▶ **Text to read**
========================================================================

The Black Mountain Greenway Challenge turns 10

Hundreds of runners will meet at Pisgah Brewing Co. for the 10th year to support the local greenway

Fred McCormick

The Black Mountain Greenway is filling up with people once again, not that it is ever empty, even on the coldest days.

On Saturday, April 8, the Lake Tomahawk Loop Trail, a stretch of the popular greenway, will fill with some 200 runners, many celebrating the greenway system that makes running and exercising in Black Mountain so much easier.

The 10th annual Black Mountain Greenway Challenge starts at Pisgah Brewing Co. The 5K and 10K races raise both money and awareness for the town’s well-used and much-loved greenway. The town's greenway plan, adopted in 2002, calls for an expansion of the Riverwalk Greenway that will connect the Flat Creek Greenway to The Oaks Greenway via the dog park.

The half-mile Oaks Trail, part of the town’s greenway, is now part of a much larger system, known as the Fonta Flora State Trail. That trail will one day connect Morganton to Asheville. Organizers hope that a portion of Black Mountain’s Riverwalk Greenway will also be designated part of the state trail in the future.

The idea for the Black Mountain Greenway Challenge occurred in 2006, when Jon McNair, who that year sat on the town’s greenway commission in its infancy, conferred with two friends and fellow runners.

“Myself, Katy Copley and Shelly Bullock had the idea to create a run with just friends of ours,” he said. “Pisgah (Brewing) was new; it hadn’t been open long at all. We were going to do a casual run that started there and ended there.”

The trio considered a route that would bring attention to the greenway, a relatively new concept in Black Mountain at the time. They approached the brewery with the idea.

“The green space back behind Pisgah (Brewing) is such a great space, and at that time people were really beginning to use that space to get together and hang out,” McNair said. “That made it a nice place to hold an event like this.”

The inaugural race took place April 5, 2008. Despite the rain, about 180 runners showed up. The following year the town began directing the race.

========================================================================

▶ **Raw records**
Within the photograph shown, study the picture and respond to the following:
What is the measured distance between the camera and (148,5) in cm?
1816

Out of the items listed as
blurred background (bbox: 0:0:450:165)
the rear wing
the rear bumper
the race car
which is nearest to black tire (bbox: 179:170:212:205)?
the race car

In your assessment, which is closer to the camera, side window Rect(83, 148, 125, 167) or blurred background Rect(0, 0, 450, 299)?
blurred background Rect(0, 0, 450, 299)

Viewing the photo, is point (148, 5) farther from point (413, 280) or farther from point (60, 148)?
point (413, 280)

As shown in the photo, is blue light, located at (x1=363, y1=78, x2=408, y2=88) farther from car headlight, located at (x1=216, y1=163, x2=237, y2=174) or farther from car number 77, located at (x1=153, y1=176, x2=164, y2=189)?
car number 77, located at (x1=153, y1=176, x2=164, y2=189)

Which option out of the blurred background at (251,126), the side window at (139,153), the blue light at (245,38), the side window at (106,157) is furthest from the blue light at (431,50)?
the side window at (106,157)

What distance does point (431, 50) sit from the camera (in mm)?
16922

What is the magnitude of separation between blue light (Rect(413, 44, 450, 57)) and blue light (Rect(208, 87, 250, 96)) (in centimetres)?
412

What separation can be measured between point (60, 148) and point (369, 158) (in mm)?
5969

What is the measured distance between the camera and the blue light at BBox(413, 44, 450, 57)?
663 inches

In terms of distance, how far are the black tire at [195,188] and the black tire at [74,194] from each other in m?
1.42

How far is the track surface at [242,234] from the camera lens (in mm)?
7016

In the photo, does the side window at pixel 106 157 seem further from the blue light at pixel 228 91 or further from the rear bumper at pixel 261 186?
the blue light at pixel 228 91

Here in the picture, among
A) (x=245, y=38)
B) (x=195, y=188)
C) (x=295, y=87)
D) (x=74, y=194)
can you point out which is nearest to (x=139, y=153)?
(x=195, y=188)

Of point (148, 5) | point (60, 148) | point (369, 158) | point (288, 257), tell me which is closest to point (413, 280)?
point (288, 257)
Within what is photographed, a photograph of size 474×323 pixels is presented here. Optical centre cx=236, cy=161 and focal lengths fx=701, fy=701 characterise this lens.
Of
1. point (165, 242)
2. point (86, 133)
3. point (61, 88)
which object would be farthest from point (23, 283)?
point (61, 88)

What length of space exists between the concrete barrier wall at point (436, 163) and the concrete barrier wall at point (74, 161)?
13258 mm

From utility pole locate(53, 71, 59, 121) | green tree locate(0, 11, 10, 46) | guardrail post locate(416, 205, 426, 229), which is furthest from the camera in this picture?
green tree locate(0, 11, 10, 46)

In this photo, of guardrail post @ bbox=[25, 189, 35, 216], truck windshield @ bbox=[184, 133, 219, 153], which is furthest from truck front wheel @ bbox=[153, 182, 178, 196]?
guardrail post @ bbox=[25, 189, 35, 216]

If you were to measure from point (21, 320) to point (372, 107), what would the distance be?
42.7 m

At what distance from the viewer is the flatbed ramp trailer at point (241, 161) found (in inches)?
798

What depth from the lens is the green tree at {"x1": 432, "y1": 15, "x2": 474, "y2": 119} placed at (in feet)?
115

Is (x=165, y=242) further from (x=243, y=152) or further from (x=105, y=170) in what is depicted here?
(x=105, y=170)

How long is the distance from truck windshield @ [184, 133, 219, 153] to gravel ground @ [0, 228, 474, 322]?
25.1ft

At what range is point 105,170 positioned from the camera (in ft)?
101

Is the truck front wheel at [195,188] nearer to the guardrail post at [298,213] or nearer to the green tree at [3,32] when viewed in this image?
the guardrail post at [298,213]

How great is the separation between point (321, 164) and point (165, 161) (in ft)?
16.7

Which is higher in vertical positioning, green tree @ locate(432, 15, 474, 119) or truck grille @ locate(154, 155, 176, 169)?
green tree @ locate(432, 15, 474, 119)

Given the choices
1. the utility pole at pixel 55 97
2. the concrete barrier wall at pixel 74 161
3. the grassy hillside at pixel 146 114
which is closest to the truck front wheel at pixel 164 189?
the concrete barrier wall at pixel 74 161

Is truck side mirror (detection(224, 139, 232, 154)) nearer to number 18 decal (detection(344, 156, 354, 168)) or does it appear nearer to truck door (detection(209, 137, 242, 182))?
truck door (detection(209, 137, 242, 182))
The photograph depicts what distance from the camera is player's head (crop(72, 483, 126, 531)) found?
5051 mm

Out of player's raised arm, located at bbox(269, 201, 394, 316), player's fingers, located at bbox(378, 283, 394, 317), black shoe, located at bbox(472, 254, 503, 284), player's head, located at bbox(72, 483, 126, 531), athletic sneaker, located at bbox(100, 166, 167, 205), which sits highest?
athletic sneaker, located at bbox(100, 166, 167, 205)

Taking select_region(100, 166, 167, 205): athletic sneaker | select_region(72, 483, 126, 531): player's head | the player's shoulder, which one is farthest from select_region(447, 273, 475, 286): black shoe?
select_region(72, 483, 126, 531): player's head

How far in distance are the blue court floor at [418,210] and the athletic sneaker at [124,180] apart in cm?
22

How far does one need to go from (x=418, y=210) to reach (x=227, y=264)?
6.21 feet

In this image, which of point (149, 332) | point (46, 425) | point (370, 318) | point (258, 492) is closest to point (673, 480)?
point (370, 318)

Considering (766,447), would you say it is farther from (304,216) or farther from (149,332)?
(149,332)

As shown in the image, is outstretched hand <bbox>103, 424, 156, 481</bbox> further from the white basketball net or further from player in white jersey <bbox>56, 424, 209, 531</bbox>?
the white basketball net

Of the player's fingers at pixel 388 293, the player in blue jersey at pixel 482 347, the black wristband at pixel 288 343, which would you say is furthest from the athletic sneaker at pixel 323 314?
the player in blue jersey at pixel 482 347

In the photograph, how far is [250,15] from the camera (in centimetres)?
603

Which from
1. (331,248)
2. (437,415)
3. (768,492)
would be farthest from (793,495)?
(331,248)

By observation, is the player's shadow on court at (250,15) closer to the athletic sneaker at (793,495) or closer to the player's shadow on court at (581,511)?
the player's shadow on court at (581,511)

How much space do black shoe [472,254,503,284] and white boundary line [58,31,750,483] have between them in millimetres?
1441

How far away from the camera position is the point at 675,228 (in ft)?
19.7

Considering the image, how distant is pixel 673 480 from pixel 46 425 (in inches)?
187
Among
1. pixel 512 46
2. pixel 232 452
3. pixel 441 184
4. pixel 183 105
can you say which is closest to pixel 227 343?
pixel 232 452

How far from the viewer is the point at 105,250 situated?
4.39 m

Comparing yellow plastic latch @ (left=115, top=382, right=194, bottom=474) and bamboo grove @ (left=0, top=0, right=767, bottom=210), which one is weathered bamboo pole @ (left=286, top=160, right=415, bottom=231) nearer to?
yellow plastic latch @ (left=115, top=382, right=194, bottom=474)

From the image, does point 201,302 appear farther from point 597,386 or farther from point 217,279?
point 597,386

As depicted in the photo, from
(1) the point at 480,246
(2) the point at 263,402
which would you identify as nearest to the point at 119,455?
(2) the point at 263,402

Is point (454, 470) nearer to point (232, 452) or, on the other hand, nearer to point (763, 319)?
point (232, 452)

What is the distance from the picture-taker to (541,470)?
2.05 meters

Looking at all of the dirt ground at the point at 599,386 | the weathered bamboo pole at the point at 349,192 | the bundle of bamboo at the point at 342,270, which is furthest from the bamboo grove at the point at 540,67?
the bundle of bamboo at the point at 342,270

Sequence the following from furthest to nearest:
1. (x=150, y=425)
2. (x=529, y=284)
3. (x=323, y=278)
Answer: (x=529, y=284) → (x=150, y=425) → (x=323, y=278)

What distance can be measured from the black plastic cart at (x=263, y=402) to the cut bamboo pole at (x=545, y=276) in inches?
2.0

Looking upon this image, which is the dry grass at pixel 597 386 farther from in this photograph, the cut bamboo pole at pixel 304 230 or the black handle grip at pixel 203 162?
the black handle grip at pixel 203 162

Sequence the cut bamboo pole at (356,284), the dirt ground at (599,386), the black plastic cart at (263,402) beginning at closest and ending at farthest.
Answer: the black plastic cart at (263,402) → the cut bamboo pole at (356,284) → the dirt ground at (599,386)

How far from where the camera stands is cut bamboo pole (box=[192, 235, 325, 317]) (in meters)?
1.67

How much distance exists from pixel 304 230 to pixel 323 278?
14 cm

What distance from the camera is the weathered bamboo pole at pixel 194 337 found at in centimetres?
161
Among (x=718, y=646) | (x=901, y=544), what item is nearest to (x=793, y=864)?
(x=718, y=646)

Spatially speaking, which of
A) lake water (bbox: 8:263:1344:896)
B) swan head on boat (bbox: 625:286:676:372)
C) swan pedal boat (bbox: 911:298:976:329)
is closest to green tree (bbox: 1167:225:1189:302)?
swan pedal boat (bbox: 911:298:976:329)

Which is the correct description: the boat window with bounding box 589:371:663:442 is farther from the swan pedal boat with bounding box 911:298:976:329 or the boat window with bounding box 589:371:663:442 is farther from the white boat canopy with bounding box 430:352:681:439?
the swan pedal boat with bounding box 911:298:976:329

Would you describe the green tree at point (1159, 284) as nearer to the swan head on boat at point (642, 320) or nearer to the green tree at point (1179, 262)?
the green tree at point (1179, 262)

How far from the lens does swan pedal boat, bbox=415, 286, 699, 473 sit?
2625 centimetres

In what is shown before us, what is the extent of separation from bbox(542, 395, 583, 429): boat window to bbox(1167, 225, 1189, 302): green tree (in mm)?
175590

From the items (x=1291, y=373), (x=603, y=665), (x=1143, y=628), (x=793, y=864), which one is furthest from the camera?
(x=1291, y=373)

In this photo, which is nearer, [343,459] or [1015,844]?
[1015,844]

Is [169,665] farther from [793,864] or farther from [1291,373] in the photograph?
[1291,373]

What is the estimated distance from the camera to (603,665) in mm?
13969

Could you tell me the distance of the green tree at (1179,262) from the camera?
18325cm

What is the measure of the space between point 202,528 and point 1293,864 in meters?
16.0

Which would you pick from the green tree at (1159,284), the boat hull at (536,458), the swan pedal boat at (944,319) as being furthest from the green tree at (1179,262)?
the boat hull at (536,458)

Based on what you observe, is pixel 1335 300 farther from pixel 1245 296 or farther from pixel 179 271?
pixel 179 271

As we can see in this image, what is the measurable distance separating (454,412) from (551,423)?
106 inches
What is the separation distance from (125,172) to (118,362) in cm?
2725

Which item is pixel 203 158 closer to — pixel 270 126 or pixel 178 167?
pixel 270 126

========================================================================

▶ **Complete the following**
A - In the greenway article, swap "Saturday" for "Sunday" in the part between "On Saturday, April" and "so much easier.", inclusive, and write out that part.
B - List every line of the records that contains the string "player".
The records have nothing to do with the greenway article.

▶ **Exercise responses**
A -
On Sunday, April 8, the Lake Tomahawk Loop Trail, a stretch of the popular greenway, will fill with some 200 runners, many celebrating the greenway system that makes running and exercising in Black Mountain so much easier.

B -
The photograph depicts what distance from the camera is player's head (crop(72, 483, 126, 531)) found?
Out of player's raised arm, located at bbox(269, 201, 394, 316), player's fingers, located at bbox(378, 283, 394, 317), black shoe, located at bbox(472, 254, 503, 284), player's head, located at bbox(72, 483, 126, 531), athletic sneaker, located at bbox(100, 166, 167, 205), which sits highest?
Taking select_region(100, 166, 167, 205): athletic sneaker | select_region(72, 483, 126, 531): player's head | the player's shoulder, which one is farthest from select_region(447, 273, 475, 286): black shoe?
select_region(72, 483, 126, 531): player's head
As shown in the image, is outstretched hand <bbox>103, 424, 156, 481</bbox> further from the white basketball net or further from player in white jersey <bbox>56, 424, 209, 531</bbox>?
Of the player's fingers at pixel 388 293, the player in blue jersey at pixel 482 347, the black wristband at pixel 288 343, which would you say is furthest from the athletic sneaker at pixel 323 314?
the player in blue jersey at pixel 482 347
By observation, is the player's shadow on court at (250,15) closer to the athletic sneaker at (793,495) or closer to the player's shadow on court at (581,511)?
the player's shadow on court at (581,511)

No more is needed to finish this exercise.